May 31, 2020
So now that you know a little bit about Machine Learning. It becomes natural for you to understand how you can use it to build models that are capable of making decisions at minimal level. The way we achieve this is the use of Machine Learning Algorithms that were developed several years back by experts in the field.
The way these algoritm are capable of learning from real-world data to be able to make predictions is mostly because the mathematical computations on which they are built support or are proven to learn or map data to specific labels through probability and with experience.
In this article, you would be introduced to one of the simplest and popular ML Algorithm called Linear Regression. It is recommended that you read our tutorial on Vectorization with Matlab if you haven’t already as we would be using vectorization to implement our LR model for faster and easier bug debugging.
Linear Regression is a Machine Learning algorithm that is used for predictions of “continuous /non-classified data”. To better understand it, let’s use a very popular example. Say, you want to predict the prices of particular houses,height of students in a class, weight and so on. This examples define continuous data, that is, they stand alone and are not grouped into classes. This is in contrast to a second learning algorithm called Logistic Regression which we would be looking at in the next post. Before we proceed to the implementation of Linear Regression, i want to give a general idea or intuition about what an ML model is trying to achieve and how it works.
I learnt Linear Regression from the Stanford University Machine Learning course on Coursera taught by Professor Andrew Ng. I feel like i could not have gotten a better understanding if i had learnt it elsewhere, Andrew always wanted to give the students an intuition about any new algorithm we were taking on and i loved it. It made me understand exactly how that algo was different from the previous one even before we started learning the maths behind it. I should say, that’s one of the best course or teaching i have ever received. Now i have this understanding of the different algoritms that even if i were to forget the correct code to implement them i still have a very good grasp of what they are doing and i think that’s very important.
Now i would give you guys that intuition at the start of every algo you would be learning.
You have some datasets in continuous values(because we are doing LinearRegrssion) and you want to go about training a model to the point that it achieves a preferred level of accuracy that you consider good enough for the use you want. Yh yh, we want a model that can do that for us but how does it come to achieve this?. In Machine Learning we have two main types of model learning; supervised and unsupervised. To get more insights on them, read our full article on Machine Learning.

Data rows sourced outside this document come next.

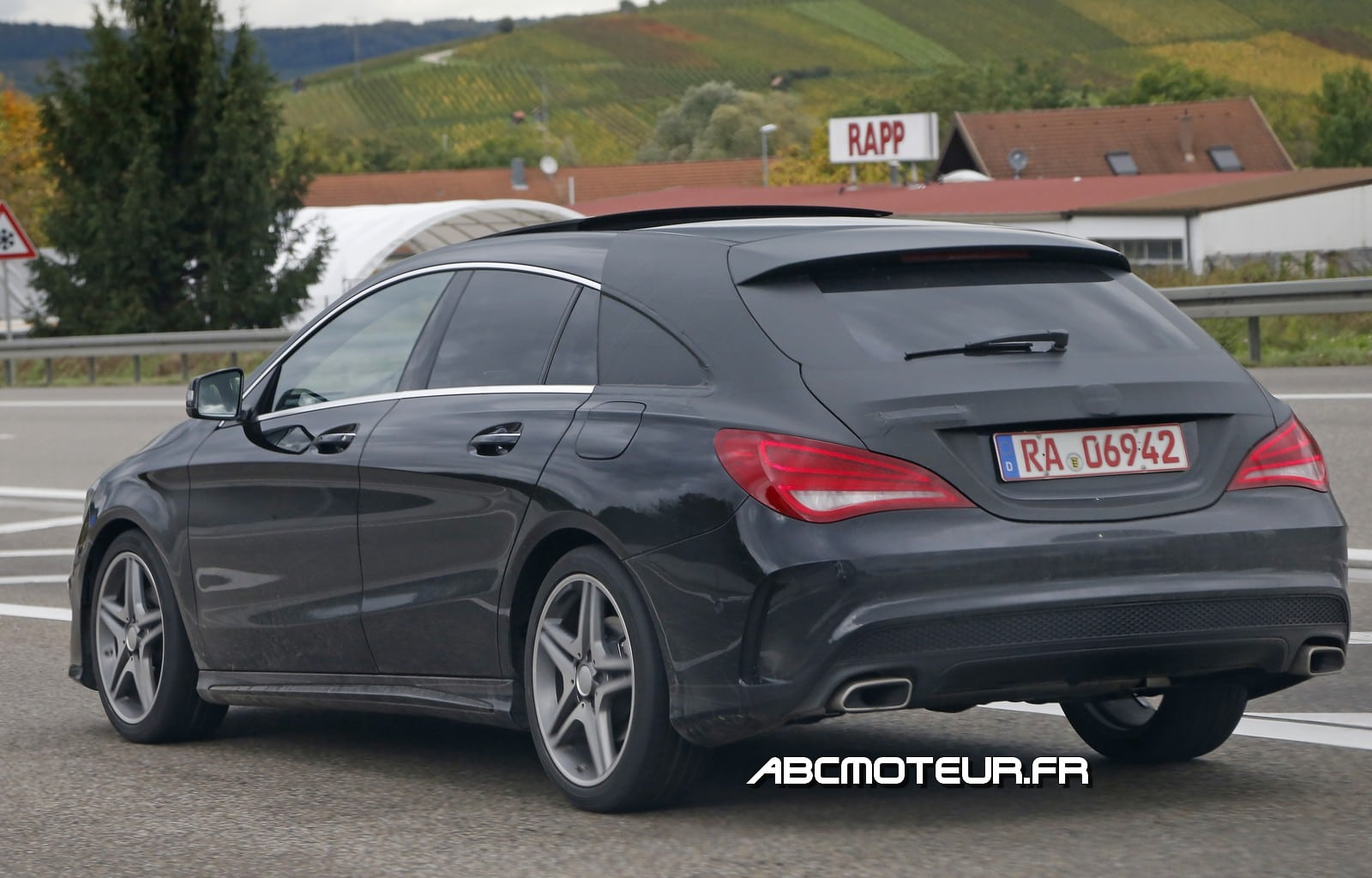 Photos espions du Mercedes CLA Shooting Brake !
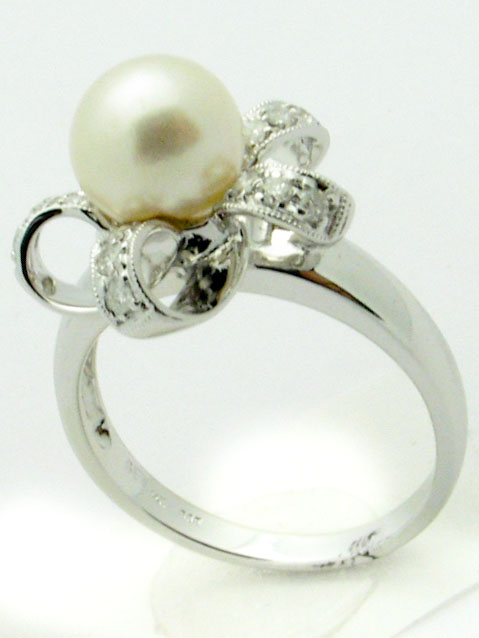 11333 14K WHITE GOLD LADIES DIAMOND AND PEARL RING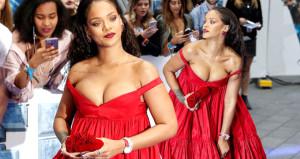 Kırmızı göğüs dekolteli elbisesiyle gözleri şaşı etti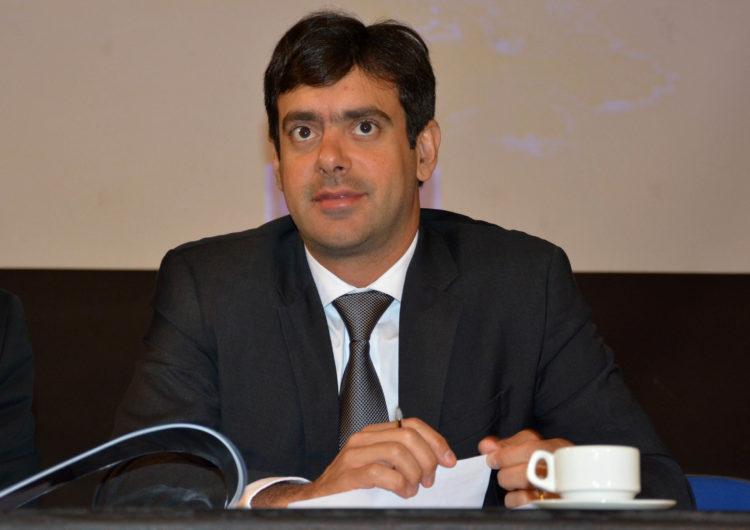 Tiago Correia critica desempenho da Bahia na educação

In Linear Regression we are carrying out the supervised part of learning, think of it as supervised beacuse we are providing some labels or correct values that we want our model to learn from. It goes exactly like this: we have a data set we a number of examples, each of this examples has two values in a row (x and y). The x denotes the value that is fed into the model and y denoting the output of the model. These x’s and y’s are both fed to the model during the training step/phase, therefore the name supervised. When we begin to do the math of it, i would explain i details what these terms mean and you should hopefully understand it better.
We have some specific steps of training that we would take iteratively or repeatedly, the main purpose of this is to reduce the errors generated at each trainng step or loop. Its almost as easy as that. Now we come to the algoritms involoved that helps us achieve that.

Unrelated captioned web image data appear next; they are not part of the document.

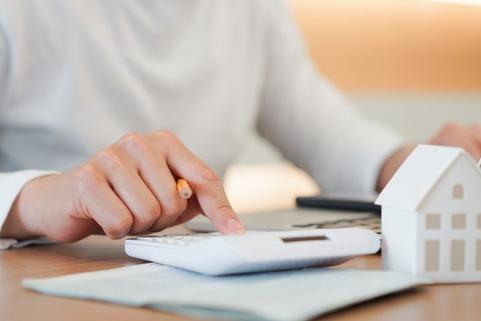 Want to save on home loans? Just talk to your peers! /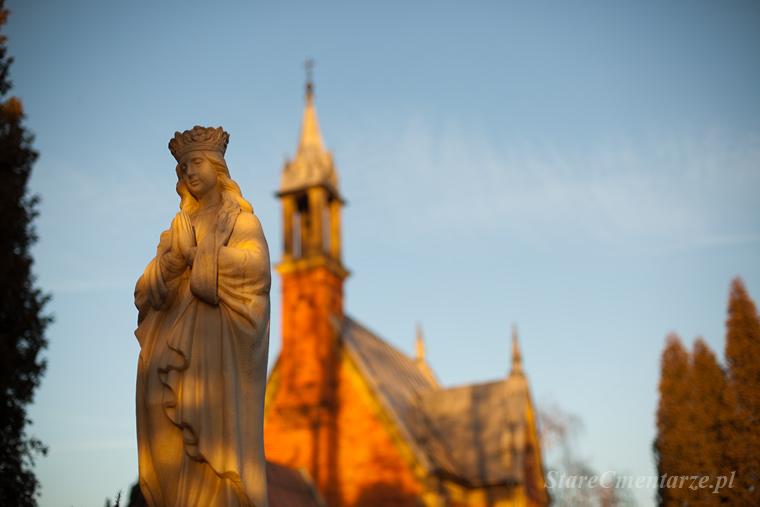 Dębica stary cmentarz parafialny.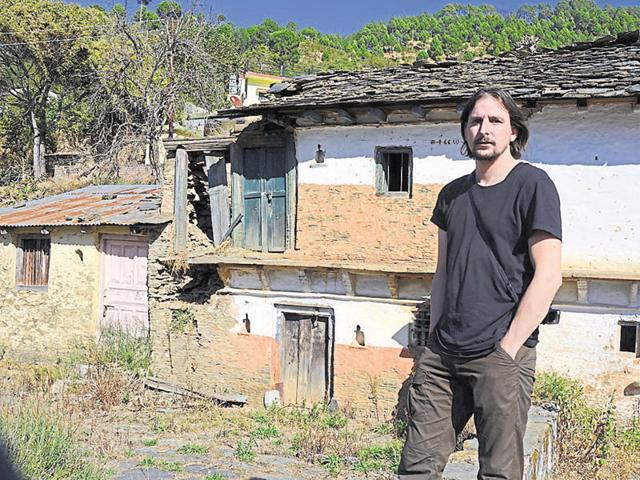 Jeroen in front of a dilapidated house at Badoli village in Pauri district.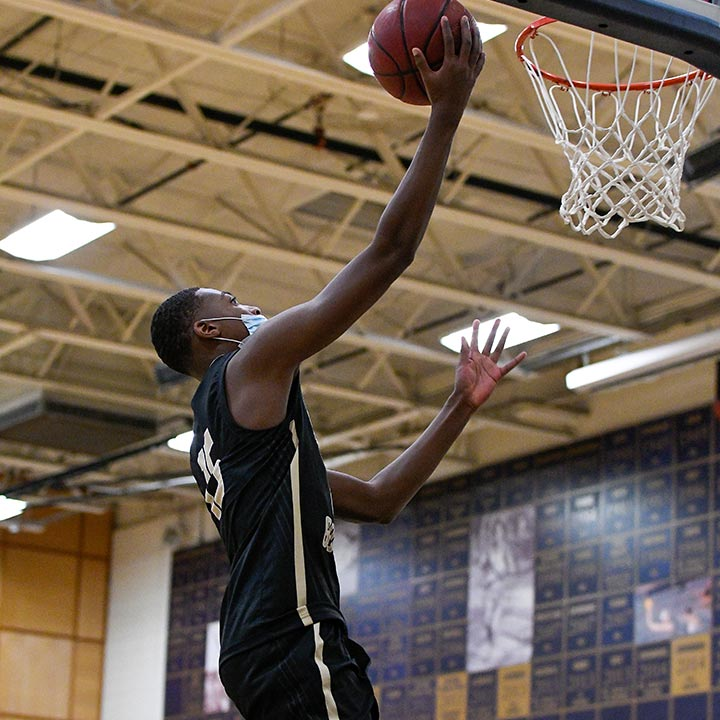 Amir Williams Basketball Player Neumann-Goretti Saints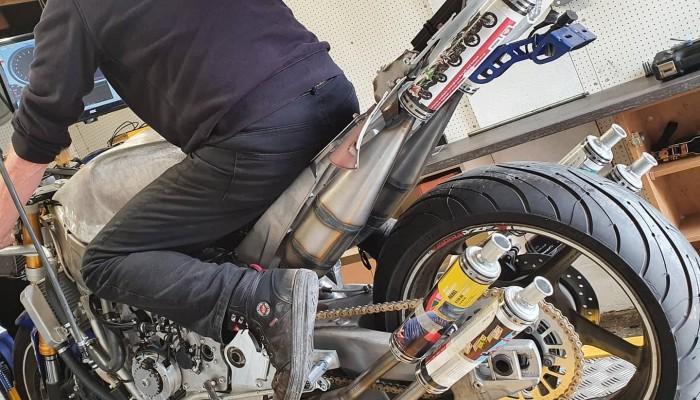 Motocykl dwusuwowy o pojemności 1200 ccm. Tak brzmi na hamowni!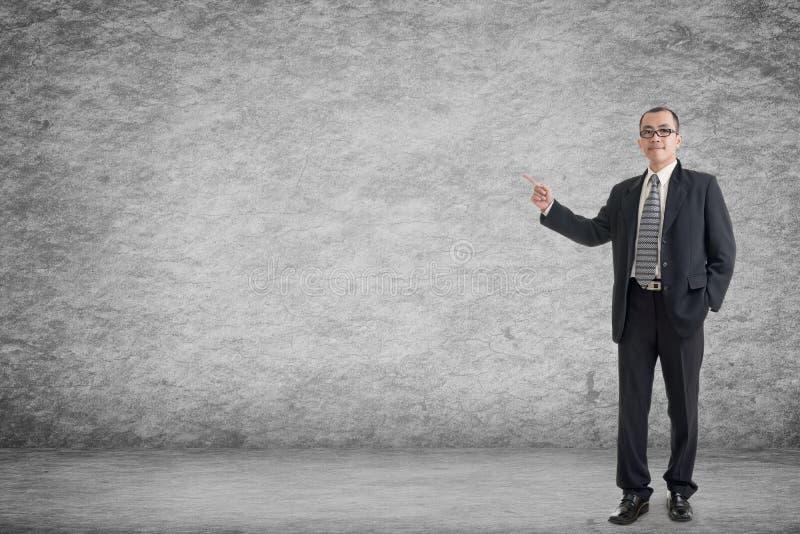 Geschäftsmann führen ein stockfotografie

THE THREE MAIN CODE IMPLEMENTATION WHEN TRAINING A LINEAR REGRESSION ALGORITHM:
Let’s look at each of them closely. We know we want an accurate “predictor”, and for that to be, three things has to happen: Our model could start by randomly guessing or well thinking at least it’s guessing correctly but the model would definitely be wrong because initially it hasn’t mapped a function to the data, now we use the cost function to calculate the errors gotten on all our training examples of that step in the loop,that is. the errors when our predictor tried to guess what the output y’s of each x’s were. Finally, the Gradient Descent algo tries to fit our model better by reducing the amount of those errors until it converges to a point that the errors are minimal or can’t be reduced further. Now i would define all the most of the terms used in Linear Regression so you can understand better what each is doing.
Dataset: Dataset is a collection of data, usually data fron real world affairs that can be used to train a model. It can be in either structured or unstructured form. The stuctured type of data can be divided into supervised or unsupervised datasets. Datasets sizes ranges from hundreds of trainig examples to as much as millions. Data is usually the first step of model training referred informally as “collecting data”.
Algorithm: A set of mathematical or statistical calculations that is used to compute for numbers, they are proven to give us our answers if implemented in the correct order. Algorithms are found in different fields of study, each constucted to be abstracted will also supporting some higher-level logic for the purpose it’s used.
Training Examples: Usually found in the dataset, training examples in Linear Regression consists of some x’s and y’s which we want our model to learn from considering they are the correct form of matching or mapping that we want. Think of the input x as any subject that can be used to ‘determine’ an effect or some other number. And y being that number that was the result of exactly what x is. So let’s just say they are dependable of themselves.They are denoted by m
Cost Function: A function in Machine Learning that is always given the task of finding errors after one iteration of learning or after our “predictor” as tried to guess the output of all x’s. Different ML algorithms would come with cost functions that are constructed for exactly how they are used or what concept they support, that in most cases would not work for a different Ml Algorithm. We would call the output y the model is trying to predict y hat. Consequently, this cost-function is the difference between yhat and y matched be some parameter theta. They are denoted by capital J
Parameters: In Linear Regression, we are trying to predict our y’s given x’s. How we achieve this is that we use parameters called theta to map the function for us. These theta are practically the ones that gives us our errors and by changing them, we can get smaller errors and so on. They are what the model is built upon. In Linear Regression, parameters theta multiplied by our input data x gives us our prediction of ouput y. So you can see how important they are, we use gradient descent to change or reduce the errors calculated by cost function and by changing those errors our parameters theta are defining the predictions a bit more correctly, that is, they are getting better.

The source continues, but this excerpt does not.